◆ Given records
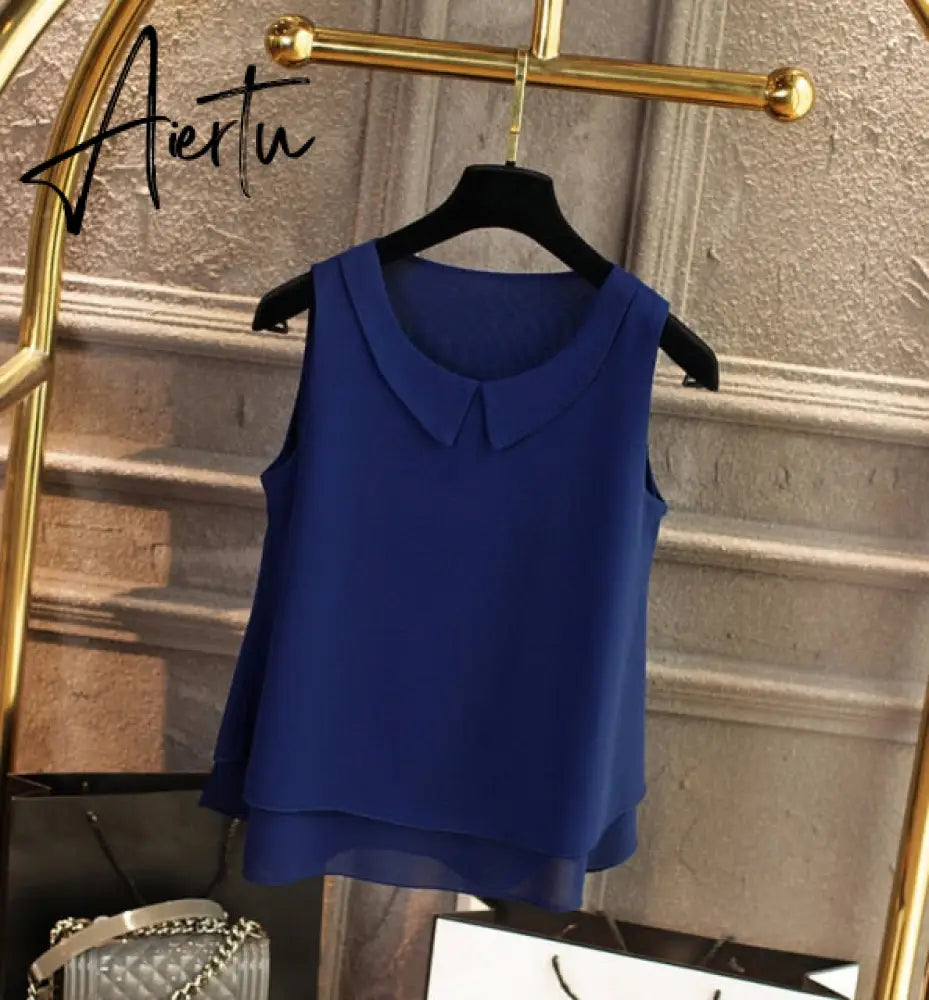 spring Summer Women Chiffon Blouses Shirt Women tops Sexy Blouses Beach holiday sleeveless round neck Shirt Blouse Aiertu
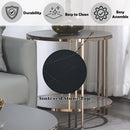 Zaidee End Table, Sintered Stone & Champagne Finish Acme
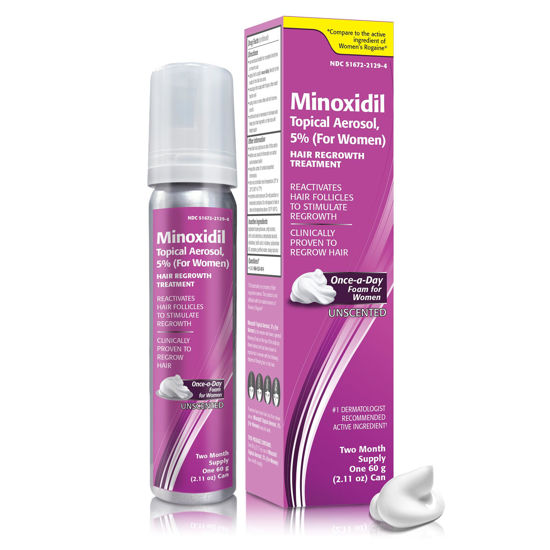 Picture of Taro Minoxidil Topical Aerosol Foam, 5%, Hair Regrowth Treatment for Women, 2.11 oz (2 Months Supply) Reactivates Hair Follicles to Stimulate Hair Regrowth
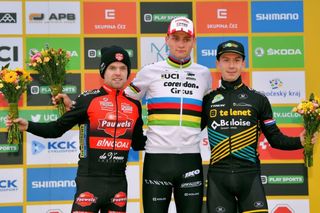 Pauwels Sauzen-Bingoal's Eli Iserbyt (left) could only finish second to Mathieu van der Poel (Corendon-Circus) at the Tabor round of the 2019/20 UCI Cyclo-Cross World Cup, but retained his overall lead in the competition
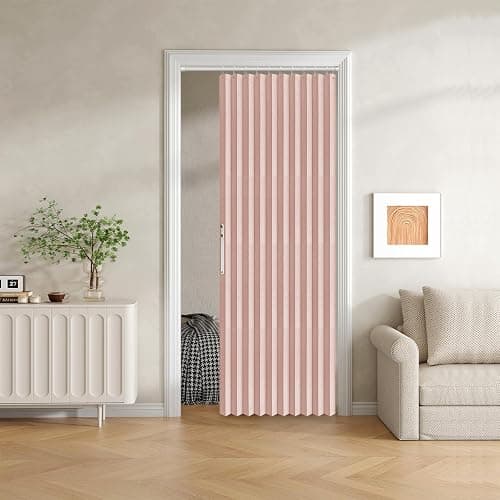 Jilron 100% Blackout Fabric Folding Door Curtain with Magnetic Closure - Accordion Style for Sliding Doors, Closets,Wardrobe and Temporary Door Solutions Doorway Curtains（W42 x L78, Pink，1 Panel） - Image 1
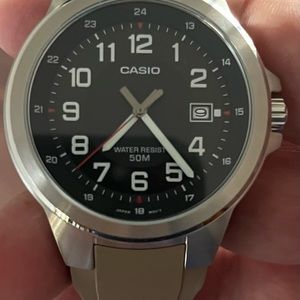 Casio Men's Stainless Steel Outdoor Field Watch with tan silicone band. 46mm.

◆ Task instructions
Give back every entry in its exact wording, leaving the pictures out.

◆ Written answer
 spring Summer Women Chiffon Blouses Shirt Women tops Sexy Blouses Beach holiday sleeveless round neck Shirt Blouse Aiertu
 Zaidee End Table, Sintered Stone & Champagne Finish Acme
 Picture of Taro Minoxidil Topical Aerosol Foam, 5%, Hair Regrowth Treatment for Women, 2.11 oz (2 Months Supply) Reactivates Hair Follicles to Stimulate Hair Regrowth
 Pauwels Sauzen-Bingoal's Eli Iserbyt (left) could only finish second to Mathieu van der Poel (Corendon-Circus) at the Tabor round of the 2019/20 UCI Cyclo-Cross World Cup, but retained his overall lead in the competition
 Jilron 100% Blackout Fabric Folding Door Curtain with Magnetic Closure - Accordion Style for Sliding Doors, Closets,Wardrobe and Temporary Door Solutions Doorway Curtains（W42 x L78, Pink，1 Panel） - Image 1
 Casio Men's Stainless Steel Outdoor Field Watch with tan silicone band. 46mm.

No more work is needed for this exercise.